*Passage to read*.
#####
/plotscript

Applied Software Design semester project

Primary LanguageC++

Introduction

The starter code for the semester project implements the basic language interpreter for a language we will call Plot Script (plotscript) in less than 700 lines of code. It also includes unit and integration tests for the base implementation, as well as a driver program implementing a read-eval-print loop. These pages define the base language and document its implementation. You will need to read and understand this code in order to be able to modify it.

Plot Script Overview

A C++ program is a collection of statements, many of which contains expressions -- sequence of characters that when evaluated give a value. For example in the following code, consisting of a single C++ statement,

double x = ((1.0 + 2.0)*3.0)/4.0;

the statement allocates a stack variable named x of type double and assigns its value to the result of the expression ((1.0 + 2.0)*3.0)/4.0.

The syntax of a programming language is the rules that govern when a string of characters represents a valid sequence in the language. Related, semantics is the meaning of the sequence computationally, i.e the result it produces. Some languages have a complicated syntax -- C++ notoriously so. Others are simple but no less powerful for expressing computations.
#####
*Supplied records*.
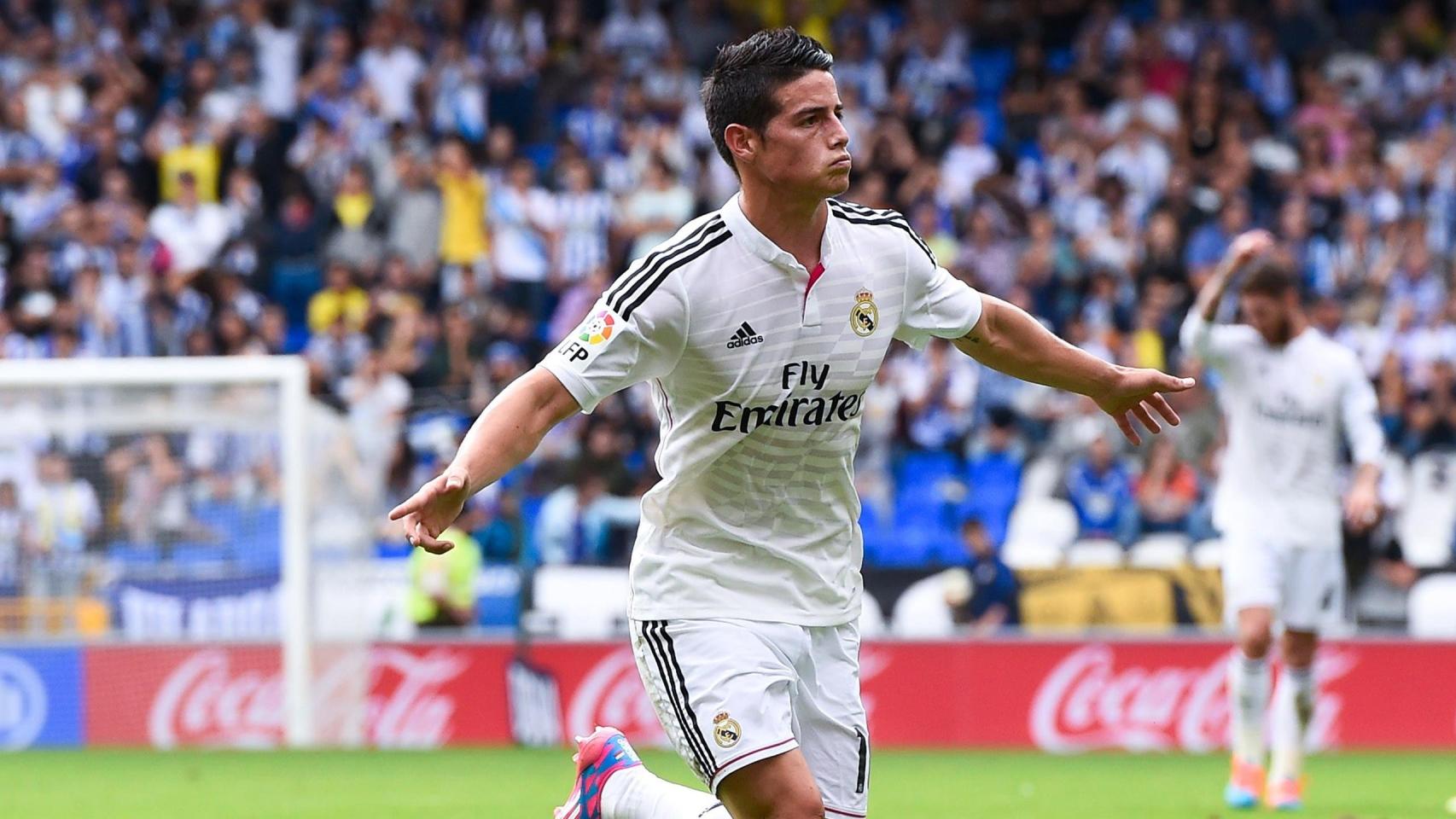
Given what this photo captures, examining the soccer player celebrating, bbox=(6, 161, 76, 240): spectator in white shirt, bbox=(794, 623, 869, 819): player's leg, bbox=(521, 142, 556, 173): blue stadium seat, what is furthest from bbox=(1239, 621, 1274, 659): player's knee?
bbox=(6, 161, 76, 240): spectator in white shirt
#####
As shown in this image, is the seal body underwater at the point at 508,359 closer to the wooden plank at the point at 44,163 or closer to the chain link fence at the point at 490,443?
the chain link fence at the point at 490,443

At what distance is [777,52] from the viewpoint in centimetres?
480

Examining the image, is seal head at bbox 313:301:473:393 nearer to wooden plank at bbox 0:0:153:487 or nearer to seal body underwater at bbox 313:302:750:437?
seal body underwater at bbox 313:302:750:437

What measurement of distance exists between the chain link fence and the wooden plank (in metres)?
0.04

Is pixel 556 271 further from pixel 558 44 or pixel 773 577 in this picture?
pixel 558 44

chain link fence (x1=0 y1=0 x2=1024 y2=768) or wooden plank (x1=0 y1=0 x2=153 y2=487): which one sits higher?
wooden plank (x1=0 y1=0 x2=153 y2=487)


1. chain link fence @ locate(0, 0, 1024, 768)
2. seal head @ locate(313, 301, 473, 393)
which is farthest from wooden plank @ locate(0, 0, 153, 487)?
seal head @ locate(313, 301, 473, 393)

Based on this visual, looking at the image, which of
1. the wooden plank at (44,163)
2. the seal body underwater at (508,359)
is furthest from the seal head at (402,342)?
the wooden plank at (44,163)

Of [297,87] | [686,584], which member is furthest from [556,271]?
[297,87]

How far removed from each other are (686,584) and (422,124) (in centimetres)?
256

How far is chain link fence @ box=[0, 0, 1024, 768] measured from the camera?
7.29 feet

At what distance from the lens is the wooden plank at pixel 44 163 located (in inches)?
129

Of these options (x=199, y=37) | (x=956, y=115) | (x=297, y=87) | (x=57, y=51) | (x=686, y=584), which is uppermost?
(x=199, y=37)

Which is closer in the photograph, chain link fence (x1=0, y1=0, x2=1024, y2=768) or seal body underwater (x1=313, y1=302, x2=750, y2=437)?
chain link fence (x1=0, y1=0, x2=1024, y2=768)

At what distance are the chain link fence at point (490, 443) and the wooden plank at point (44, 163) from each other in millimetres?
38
#####
*Objective*. Change "interpreter" to "evaluator" in the plotscript project page, starting with "The starter code" and going on through "to modify it.". Write out that stretch with the change made. This material was taken from a separate source.

*Written response*.
The starter code for the semester project implements the basic language evaluator for a language we will call Plot Script (plotscript) in less than 700 lines of code. It also includes unit and integration tests for the base implementation, as well as a driver program implementing a read-eval-print loop. These pages define the base language and document its implementation. You will need to read and understand this code in order to be able to modify it.